Der vom Antragsteller zur Begründung angeführte Grund der Unterstützung seiner Lebensgefährtin und deren Kinder reicht hierfür nicht aus. Er hat weder konkrete Angaben über die Art und Schwere der Erkrankung seiner Lebensgefährtin gemacht noch Gründe genannt, warum keine Hilfskraft angestellt werden kann oder ein Zusammenleben mit seiner Lebensgefährtin nicht auch in Deutschland möglich ist, obwohl sie nach seinem Vorbringen niederländische Staatsangehörige ist und damit Freizügigkeit innerhalb der Mitgliedstaaten der Europäischen Union genießt.

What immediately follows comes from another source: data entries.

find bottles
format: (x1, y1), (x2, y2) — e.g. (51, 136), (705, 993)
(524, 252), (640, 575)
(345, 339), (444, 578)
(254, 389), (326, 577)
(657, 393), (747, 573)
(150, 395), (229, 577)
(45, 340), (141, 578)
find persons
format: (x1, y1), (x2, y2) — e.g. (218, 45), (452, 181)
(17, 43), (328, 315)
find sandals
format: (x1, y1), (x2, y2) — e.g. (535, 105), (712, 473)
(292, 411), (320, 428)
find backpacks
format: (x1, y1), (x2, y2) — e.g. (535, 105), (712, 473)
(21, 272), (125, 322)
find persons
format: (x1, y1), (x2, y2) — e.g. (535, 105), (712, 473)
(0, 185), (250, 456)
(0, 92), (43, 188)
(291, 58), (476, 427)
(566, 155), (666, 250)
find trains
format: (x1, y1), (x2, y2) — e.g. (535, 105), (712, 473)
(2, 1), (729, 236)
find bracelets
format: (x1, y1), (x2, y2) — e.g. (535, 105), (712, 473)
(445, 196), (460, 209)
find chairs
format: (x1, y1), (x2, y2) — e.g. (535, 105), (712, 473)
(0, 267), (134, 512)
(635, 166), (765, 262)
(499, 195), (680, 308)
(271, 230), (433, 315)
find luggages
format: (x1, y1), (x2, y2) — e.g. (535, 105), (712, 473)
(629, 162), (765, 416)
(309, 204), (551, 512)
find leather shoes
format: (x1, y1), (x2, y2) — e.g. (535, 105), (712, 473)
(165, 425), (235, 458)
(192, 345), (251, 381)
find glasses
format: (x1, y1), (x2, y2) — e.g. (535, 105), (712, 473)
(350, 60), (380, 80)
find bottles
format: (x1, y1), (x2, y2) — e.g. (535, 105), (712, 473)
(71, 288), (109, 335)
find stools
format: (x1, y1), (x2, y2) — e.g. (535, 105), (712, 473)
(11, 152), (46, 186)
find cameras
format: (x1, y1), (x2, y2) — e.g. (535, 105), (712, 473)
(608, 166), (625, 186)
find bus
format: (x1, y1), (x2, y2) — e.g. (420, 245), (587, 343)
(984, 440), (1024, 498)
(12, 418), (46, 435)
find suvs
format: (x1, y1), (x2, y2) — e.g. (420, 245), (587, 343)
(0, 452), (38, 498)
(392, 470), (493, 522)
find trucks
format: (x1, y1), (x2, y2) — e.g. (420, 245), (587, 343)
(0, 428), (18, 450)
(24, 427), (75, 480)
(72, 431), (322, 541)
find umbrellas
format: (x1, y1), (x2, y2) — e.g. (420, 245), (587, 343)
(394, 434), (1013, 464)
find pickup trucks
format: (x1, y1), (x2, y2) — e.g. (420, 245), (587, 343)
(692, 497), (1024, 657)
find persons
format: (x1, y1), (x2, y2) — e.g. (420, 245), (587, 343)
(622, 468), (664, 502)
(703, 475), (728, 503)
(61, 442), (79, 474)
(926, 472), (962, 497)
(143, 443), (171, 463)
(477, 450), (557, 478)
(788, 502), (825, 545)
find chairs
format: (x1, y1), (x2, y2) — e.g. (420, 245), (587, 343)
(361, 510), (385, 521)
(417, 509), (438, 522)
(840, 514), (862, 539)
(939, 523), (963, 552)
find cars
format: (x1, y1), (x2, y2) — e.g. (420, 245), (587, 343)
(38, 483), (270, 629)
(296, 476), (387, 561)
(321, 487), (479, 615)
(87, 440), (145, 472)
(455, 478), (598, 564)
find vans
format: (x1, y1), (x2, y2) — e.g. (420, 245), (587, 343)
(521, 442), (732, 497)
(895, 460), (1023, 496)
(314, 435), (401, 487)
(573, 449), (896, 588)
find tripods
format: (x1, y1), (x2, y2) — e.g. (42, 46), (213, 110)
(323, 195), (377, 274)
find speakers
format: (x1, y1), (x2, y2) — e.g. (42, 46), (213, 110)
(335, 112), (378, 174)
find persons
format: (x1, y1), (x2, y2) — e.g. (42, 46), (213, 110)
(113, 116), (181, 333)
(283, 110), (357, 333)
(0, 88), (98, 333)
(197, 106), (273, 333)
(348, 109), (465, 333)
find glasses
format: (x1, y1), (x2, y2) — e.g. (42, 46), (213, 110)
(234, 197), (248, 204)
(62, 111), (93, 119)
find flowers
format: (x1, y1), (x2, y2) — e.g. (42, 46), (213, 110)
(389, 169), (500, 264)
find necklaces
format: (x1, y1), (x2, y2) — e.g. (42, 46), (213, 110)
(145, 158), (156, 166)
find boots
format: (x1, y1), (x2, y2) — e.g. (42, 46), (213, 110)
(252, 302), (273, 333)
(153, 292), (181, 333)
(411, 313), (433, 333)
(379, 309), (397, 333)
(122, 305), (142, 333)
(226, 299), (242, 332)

Entgegen der Auffassung des Antragstellers stehen der Beurlaubung auch dienstliche Gründe entgegen. Der Anspruch auf Durchführung von berufsfördernden Maßnahmen beinhaltet nach den §§ 3 bis 5 a des Gesetzes über die Versorgung für die ehemaligen Soldaten der Bundeswehr und ihre Hinterbliebenen (Soldatenversorgungsgesetz - SVG) i.d.F. der Bekanntmachung vom 6. Mai 1999 (BGBl. I S. 882) entweder eine Teilnahme am allgemeinberuflichen Unterricht während der Dienstzeit oder die Erlaubnis, im Rahmen einer (teilweisen) Freistellung vom militärischen Dienst an einer Fachausbildung für das spätere Berufsleben teilzunehmen. Die Teilnahme an berufsfördernden Maßnahmen berührt weder die grundsätzliche Verpflichtung des Soldaten zur Dienstleistung noch führt sie zu einer vorzeitigen Beendigung der Dienstzeit.
Eine Belastung des Antragstellers mit Verfahrenskosten kommt nicht in Betracht, da der Senat die Voraussetzungen des § 20 Abs. 2 WBO nicht für gegeben erachtet.